Los ministros mexicanos reclamaron a sus pares estadounidenses que la decisiones en materia de seguridad fronteriza e inmigración se tomen como «resultado del diálogo y del acuerdo» y no a través de una decisión unilateral de Estados Unidos.

Ambos ministros se refirieron en específico a las directivas que presentó esta semana el Departamento de Seguridad Nacional, que dirige Kelly, el ex jefe del Comando Sur de las Fuerzas Armadas.

Según estas directivas, las autoridades ahora tendrán como prioridad detener a todos los inmigrantes sin documentos que tengan algún antecedente judicial, sea una condena o una sospecha penal o una infracción de tráfico.

Esta orden podría multiplicar dramáticamente el número de deportaciones en Estados Unidos.

Además, estas nuevas directivas establecen que a partir de ahora las fuerzas estadounidenses podrían deportar a México a todos los inmigrantes detenidos, aún si estos no fueran mexicanos, una medida que fue inmediatamente rechazada por el gobierno mexicano hace unos días.

Mientras sus enviados ejercitaban toda su diplomacia en la capital mexicana, en Washington, el presidente Trump reconoció ante la prensa que sus secretarios de Seguridad y Estado estaban en un «viaje difícil».

«Dije que ese iba a ser un viaje difícil porque tenemos que ser tratados con justicia por México. Va a ser un viaje difícil», comentó Trump, luego de reunirse en la Casa Blanca con más de 20 empresarios manufactureros.

Pese al mal momento bilateral, el flamante presidente estadounidense mantuvo su retórica desafiante hacia el vecino del sur.

«Vamos a tener una buena relación con México, espero. Y si no la tenemos, no la tenemos», aseguró Trump, quien reiteró que el déficit comercial que tienen con su vecino latinoamericano es «insostenible» y que «las drogas fluyen a través de la frontera como agua».

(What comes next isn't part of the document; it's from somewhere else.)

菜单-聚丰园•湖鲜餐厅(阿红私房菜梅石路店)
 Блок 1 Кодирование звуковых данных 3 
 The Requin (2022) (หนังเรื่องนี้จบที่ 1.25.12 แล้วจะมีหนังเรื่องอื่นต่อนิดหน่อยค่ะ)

Las relaciones entre los dos vecinos atraviesan uno de los peores momentos de su historia.

Desde el lanzamiento de su candidatura presidencial hasta el día de hoy, Trump ha criticado, insultado y desafiado al gobierno de Peña Nieto y a los mexicanos en general.

Propuso expandir el muro fronterizo para frenar la llegado de «violadores y criminales», y tras ganar las elecciones, cumplió con su promesa y firmó un decreto. Prometió detener y deportar a millones de inmigrantes sin documentos a México, aún si no fueran mexicanos, y esta semana lo puso negro sobre blanco.

Finalmente, fustigó el tratado de libre comercio que comparte con México y Canadá, el NAFTA, y ahora los dos vecinos esperan expectantes el inicio de las renegociaciones y conocer cuáles serán las exigencias del flamante presidente estadounidense.